======== SOURCE EXCERPT ========

[e2e] Stupid Question: Why are missing ACKs not considered as indicator for congestion?

David Borman david.borman at windriver.com
Thu Feb 1 10:41:40 PST 2007

On Feb 1, 2007, at 9:54 AM, Lloyd Wood wrote:

> At Thursday 01/02/2007 06:05 -0800, Joe Touch wrote:
>> Lloyd Wood wrote:
>>> At Wednesday 31/01/2007 16:02 -0500, Sushant Rewaskar wrote:
>>>> Hi,
>>>> I agree with Lachlan. In TCP there is no way to know when an ack  
>>>> is lost as
>>>> it carries no "sequence number" of its own.
>>> It can - timestamps are used for disambiguation, and they
>>> disambiguate the acks. They can act as unique sequence numbers.
>> How so? RFC 1323, Sec 4.2.2:
>> "Based upon these considerations, we choose a timestamp clock
>>         frequency in the range 1 ms to 1 sec per tick.  "
>> That suggests that timestamps need not be unique by themselves.
> Any implementer would be stupid to actually follow RFC1323 and send  
> actual timestamp values in the packet - that's a massive DoS hole  
> just waiting to be exploited.

That's a bit harsh. :-)

========

> [EXERCISE OBJECTIVE]: Continue the mailing-list exchange above on lost TCP acknowledgments, picking up right after its final line.

======== RAW DATA ========

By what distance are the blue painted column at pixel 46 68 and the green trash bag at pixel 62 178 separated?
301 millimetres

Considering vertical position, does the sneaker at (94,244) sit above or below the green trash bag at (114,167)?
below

========

> [FINAL RESULT]:
> Instead (as I mentioned previously in this thread), the sender  
> would have a table of timestamps and associated unique keys for  
> each packet sent out. You'd send the key in a packet, and on  
> receiving the same key reflected back you'd do a match and lookup.  
> This closes the DoS hole - matching a specific key value exactly is  
> much harder than just faking a timestamp value to lead to spurious  
> RTT estimates, and not giving away internal timestamp values also  
> prevents the kind of how-long-as-this-box-been-up profiling done by  
> e.g. Netcraft.
> The timestamps don't have to be unique. The keys to the timestamp  
> values do.
> This code is probably more straightforward to implement than, oh,  
> SACK scoreboarding.

If you are concerned about bogus Timestamps coming back, you don't  
have to hide them.  Just as you suggest using unique keys, you would  
just keep track of the actual timestamp values that you have sent.   
It shouldn't be any more work to keep track of and match exact  
timestamp values than keeping track of and matching your unique key  

Besides, using keys instead of Timestamps will break PAWS and render  
your connection unusable if the value put into the Timestamps option  
ever goes backward.  The unique key generation would need to follow  
the requirements in 1323 for filling in the Timestamps option; i.e.  
the sequence of unique keys would need to look something like a  
sequence of timestamps.

Also, there is no requirement that the Timestamps values reflect  
actual clock values, or that they be consistent across connections.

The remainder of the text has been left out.